# World Vape Day



## Rob Fisher (30/5/20)

Happy World Vape Day everyone!

Reactions: Like 8 | Winner 10


----------



## vicTor (30/5/20)

happy World Vape Day everyone !

Reactions: Like 6 | Winner 1 | Thanks 2


----------



## Silver (30/5/20)

Oh wow, that’s awesome @Rob Fisher !

Embarrassed to admit I didn’t know it was world vape day. 

Happy vapes everyone, just a pity about the availability of vape juice at the moment

Reactions: Like 10 | Agree 2 | Winner 2 | Thanks 1


----------



## alex1501 (30/5/20)

Happy

Reactions: Like 10 | Winner 2 | Thanks 3


----------



## takatatak (30/5/20)

Happy World Vape Day to all the awesome forum members here!!

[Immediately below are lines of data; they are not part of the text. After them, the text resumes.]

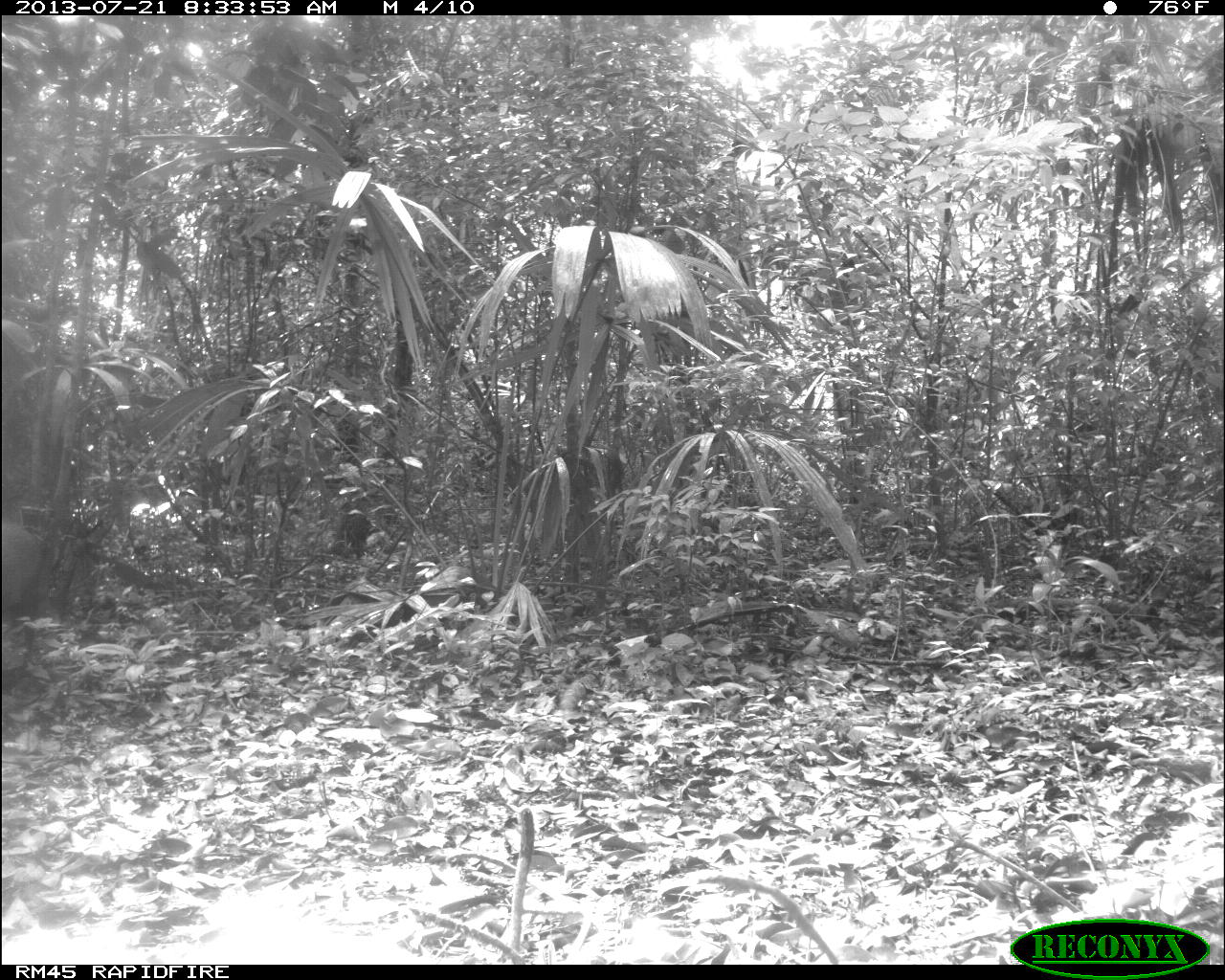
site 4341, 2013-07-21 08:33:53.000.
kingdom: Animalia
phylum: Chordata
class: Mammalia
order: Artiodactyla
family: Tayassuidae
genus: Pecari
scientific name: Pecari tajacu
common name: collared peccary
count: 1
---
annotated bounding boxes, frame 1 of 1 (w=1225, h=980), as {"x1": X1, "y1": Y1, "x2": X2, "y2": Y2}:
pecari tajacu: {"x1": 0, "y1": 515, "x2": 67, "y2": 694}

Here's to a brighter future for this lifesaving technology 

Let's hope things improve soon!!

Reactions: Like 8 | Agree 1 | Winner 2 | Thanks 1


----------



## Stranger (30/5/20)

Oh, the irony

happy vape day everyone.

Reactions: Like 8 | Agree 2 | Winner 2 | Funny 1 | Thanks 1


----------



## Hooked (30/5/20)

Not sure how "happy" it is right now though.

Reactions: Like 6 | Agree 6 | Winner 1


----------



## Puff the Magic Dragon (30/5/20)



Reactions: Like 10 | Winner 3


----------



## Jean claude Vaaldamme (30/5/20)

Happy 0mg day everyone

Reactions: Like 6 | Winner 2 | Funny 1 | Can relate 1


----------



## THE REAPER (30/5/20)

Happy clouds day to all

Reactions: Like 6 | Winner 2 | Funny 1 | Thanks 1


----------



## Rob Fisher (30/5/20)



Reactions: Like 7 | Thanks 1


----------



## Roodt (30/5/20)

Wait... world vape day falls on the same day as my ball and chain day... 

Sweet.

happy vape day everyone.

Reactions: Like 5 | Winner 2 | Funny 2


----------



## volcom27101982 (30/5/20)

Rob Fisher said:


> Happy World Vape Day everyone!
> View attachment 197170


"These products have disrupted the standard of harm reduction in tobacco by giving the power back to people to choose the option that works for them and allows them to have agency over their own and their loved one's health and wellbeing,"
https://www.timesnownews.com/the-bu...d-will-celebrate-world-vape-day-on-may/597342

Very apt words in these difficult times.

Reactions: Like 6 | Agree 2 | Winner 1


----------



## Cornelius (30/5/20)

Happy world Vape day. 
Thanks for destroying my budget for anything else.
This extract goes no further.